剛剛的乞丐不見了,黑影暗叫不好把手伸進懷中,但還沒等他掏出東西來,就被幾個躍出的壯漢摁在了地上,其中一人正是乞丐。
乞丐揪起黑影的頭發,將臉放在手電下照了照,罵了一句:“特么的,不是黑六,應該是那個混蛋的手下。”
黑影想要開口解釋,可發現自己的下巴耷拉著,手腳也沒有任何反應,這讓他驚駭不已,對方是什么人。
這些人絕不是警察,金陵警察的手很黑,可沒有這么利落,自己跟他們打了那么多年交道,不可能認錯。
乞丐伸出手在黑影身上檢查起來,很快從他懷中掏出了一把勃朗寧,一拉套筒,從拋彈口跳出一枚子彈。
“真是亡命之徒,也不怕走火打死自己,去個人把他剛剛塞進黑六家中的包裹拿出來,小心點,別被發現。
這個小子帶回處里,先給他洗剝干凈來點開胃菜,我請示完科長再處置,任何人不得獨自行動,知道嗎?”
“是,宋股長。”
手電的燈光亮起,散發著渾身惡臭的乞丐竟然是宋明浩,他來不及撤去偽裝,跳上車直接往特務處開去。
特工總部那一行,讓他明白一個道理,錢不能解決一切問題,權利才能,如果黃大虎招認的是戴春峰,一處敢動手嗎,怕是不會。
年輕時宋明浩算是情報部門的一員猛將,可惜沒人賞識,辛辛苦苦幾十年就混了個準尉,要不是左重拉了一把,估計還得準下去。
被一處這么一刺激,宋明浩竟然煥發了情報生涯的第二春,這次不但親自偽裝偵察,還親手動手抓人,他下定決心要干出點名堂。
........
左重說:“剩下在(作者的話)里,就在文章結尾處,白天更換,字數一樣,不會多扣錢。”
........
一個人有童年、壯年和老年,我想沒有一個人會覺得這是不美滿的。一天有上午、中午、日落,一年有春、夏、秋、冬四季,這辦法再好沒有。
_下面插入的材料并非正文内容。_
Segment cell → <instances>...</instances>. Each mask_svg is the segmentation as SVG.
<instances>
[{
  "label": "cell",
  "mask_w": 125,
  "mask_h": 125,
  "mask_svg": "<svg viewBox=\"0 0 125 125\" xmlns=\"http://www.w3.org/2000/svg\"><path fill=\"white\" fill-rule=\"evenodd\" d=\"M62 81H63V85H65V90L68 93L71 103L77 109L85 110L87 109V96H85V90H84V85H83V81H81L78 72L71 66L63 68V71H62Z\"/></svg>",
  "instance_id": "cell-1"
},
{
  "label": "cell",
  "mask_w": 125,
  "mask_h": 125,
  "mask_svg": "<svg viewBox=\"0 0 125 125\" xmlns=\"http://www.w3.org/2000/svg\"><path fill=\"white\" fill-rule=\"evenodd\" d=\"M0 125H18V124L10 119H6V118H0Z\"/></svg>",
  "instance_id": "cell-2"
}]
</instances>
人生沒有什么好壞,只有“在那一季里什么東西是好的”的問題。
如果我們抱著這種生物學的人生觀念,循著季節去生活,那么除自大的呆子和無可救藥的理想主義者之外,沒有人會否認人生確是像一首詩那樣地生活過去的。
莎士比亞曾在他的人生七階段的那節文章里,把這個觀念極明顯地表達出來,許多中國作家也曾說過與此相似的話。
莎士比亞沒有變成富于宗教觀念的人,也不曾對宗教表示很大的關懷,這是很可怪的。我想這便是他所以偉大的地方;
他把人生當做成是人生來看,他不打擾世間一切事物,正如他從不打擾他的戲劇中人物一樣。